Tentang Latihan Ini ▸
Salinlah tanpa perubahan bagian teks bacaan yang dimulai dengan kata-kata yang memuat "Masih membekas di" dan berakhir pada "Serpong, Tangerang Selatan.".

Teks Bacaan ▸
========================
Museum Peranakan Tionghoa, Merajut Kebinekaan, Ada Empat Karung Arsip Laksamana John Lie

Azmi Abubakar bukan keturunan Tionghoa. Museum Peranakan Tionghoa dia dirikan sebagai upaya mematahkan stigma dan memperkenalkan wajah warga Tionghoa secara utuh.
Masih membekas di ingatan Azmi Abubakar kejadian pada awal 2015 itu. Eko, kenalannya yang sehari-hari berjualan sayur, dengan agak tergopoh-gopoh datang ke rumahnya untuk menyerahkan empat karung penuh. ”Dia tidak tahu isi karungnya itu apa. Yang jelas, dia tahunya saya koleksi buku-buku Tionghoa,” kata Azmi di kawasan BSD, Serpong, Tangerang Selatan.
========================
Butir yang Tersedia ▸
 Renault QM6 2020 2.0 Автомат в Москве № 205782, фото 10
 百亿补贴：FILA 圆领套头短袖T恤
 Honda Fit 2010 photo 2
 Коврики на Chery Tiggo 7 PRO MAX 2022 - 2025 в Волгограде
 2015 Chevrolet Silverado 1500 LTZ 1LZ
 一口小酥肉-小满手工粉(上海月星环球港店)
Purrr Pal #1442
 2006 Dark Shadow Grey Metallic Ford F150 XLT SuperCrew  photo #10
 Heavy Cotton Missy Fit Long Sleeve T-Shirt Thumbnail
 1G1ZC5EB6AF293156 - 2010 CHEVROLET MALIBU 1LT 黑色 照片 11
========================
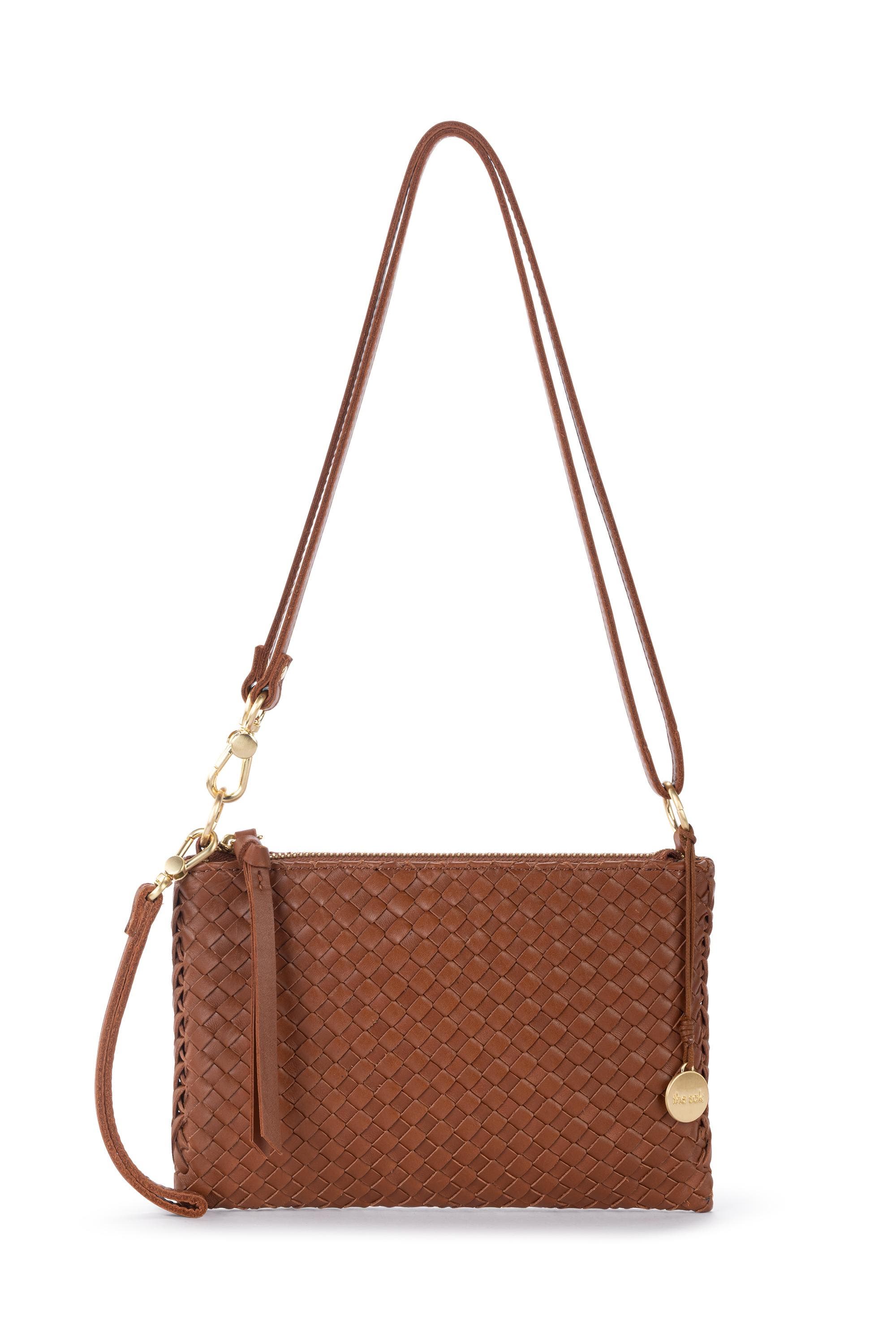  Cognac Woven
========================
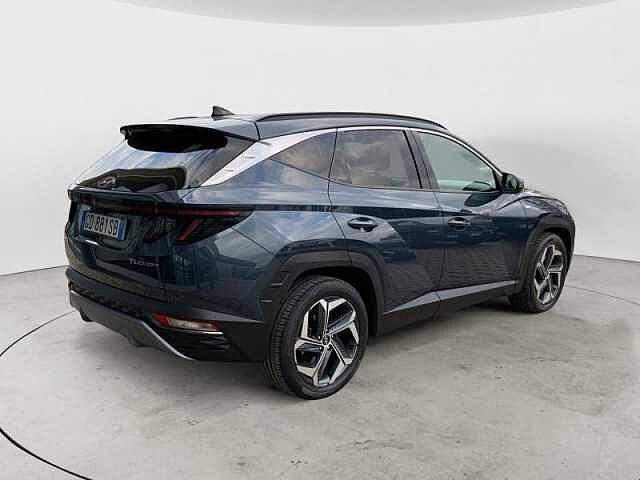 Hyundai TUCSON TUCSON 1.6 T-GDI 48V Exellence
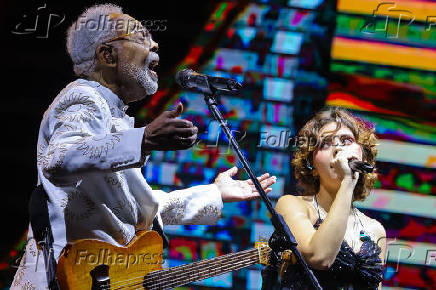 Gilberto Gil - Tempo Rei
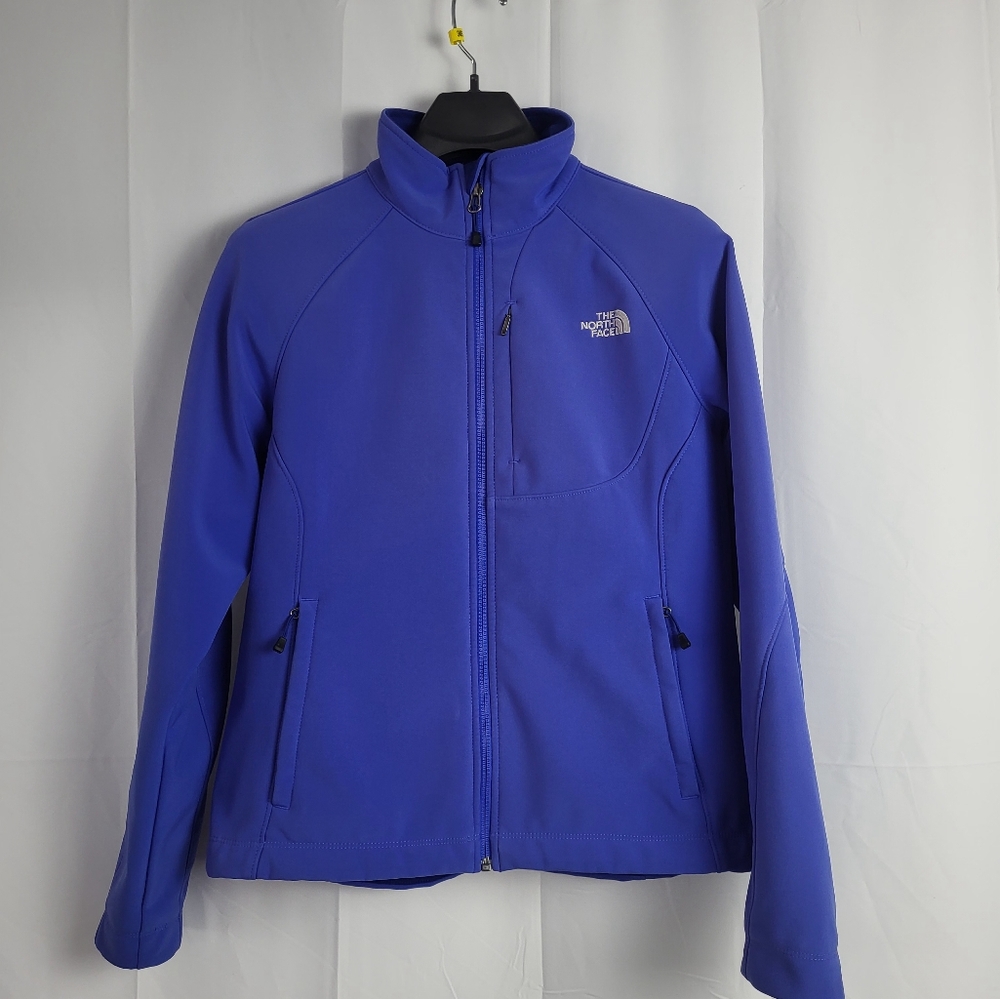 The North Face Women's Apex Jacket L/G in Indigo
========================
Penyelesaian Soal ▸
Masih membekas di ingatan Azmi Abubakar kejadian pada awal 2015 itu. Eko, kenalannya yang sehari-hari berjualan sayur, dengan agak tergopoh-gopoh datang ke rumahnya untuk menyerahkan empat karung penuh. ”Dia tidak tahu isi karungnya itu apa. Yang jelas, dia tahunya saya koleksi buku-buku Tionghoa,” kata Azmi di kawasan BSD, Serpong, Tangerang Selatan.